En iyisi, konuyu değiştirelim; şimdiki mekânın olan camide rahat, huzurlu musun?
— Hayır! Son olarak köpeklerin topluca öldürülmesiyle ilgili kanun teklifi haberlerini duydukça lahavle çekiyorum. Meclis komisyonundaki görüşmelerde, “ötanazi” kelimesini tekliften çıkarmakla hayvanseverlerin ağzına bir parmak bal çaldıklarını düşünüyorlardır.
— Haklısın dostum. Sanki köpekler, kendi canlarına kıymayı (ötanazi) kendileri istiyorlarmış da vicdan sahibi iktidar vekilleri bunu önlemek istiyorlarmış gibi gülünç bir hava yaratıyorlar.
— Üstelik CHP’li belediyeleri, AKP’lilerden devraldıkları borçları, ‘sizin yüzünüzden emeklilere yeterince zam yapamıyoruz’ suçlamasıyla ödetip halka hizmet edemez duruma düşürmeye çalışıyorlar. Bu arada sokak köpeklerini katletmeyi de onlara yaptırarak halkın nefretini çekmelerini istiyorlar.

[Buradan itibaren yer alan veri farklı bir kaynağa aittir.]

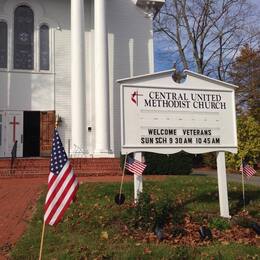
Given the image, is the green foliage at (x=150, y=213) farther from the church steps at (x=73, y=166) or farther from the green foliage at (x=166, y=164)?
the green foliage at (x=166, y=164)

— Var mı öyle yirmi beş kuruşa simit?
— Peki, sence var mı?
— Yok!..
DİL YANLIŞLARIMIZ
Kıbrıs Barış Harekâtı’nın 50. yıl dönümü törenlerini izlediğimiz tv kanallarının hemen tümünde, şu yanlış yinelendi:
“Resmî geçit töreni”
Arapça kökenli “resm”, ‘tören’ demek; “resmigeçit” de ‘geçit töreni’ ya da ‘geçiş töreni’. “Resmigeçit” (resm-i geçit) tamlamasında; hemen her haber sunucusunun uzatarak söylediği ‘i’ harfi, nispet ‘i’si olmadığı için kısa okunur. Kimilerinin,’tören’ anlamını da içeren tamlamaya ayrıca bir ‘tören’ daha ekleyerek “resmî geçit töreni” demeleri ise yanlışın katmerlisi.
Bu arada, “askerî çıkarma”ya “çıkartma” (yapıştırılıp çıkarılabilen etiket) denmesi, cabası!
GRAM GRAM ‘EPİGRAM’
Hiç büyüme sen çocuk…
Kırkikindi yağmurlarından
Billur bir dünya damıtsın yüreciğin
Hiç kirlenme sen çocuk.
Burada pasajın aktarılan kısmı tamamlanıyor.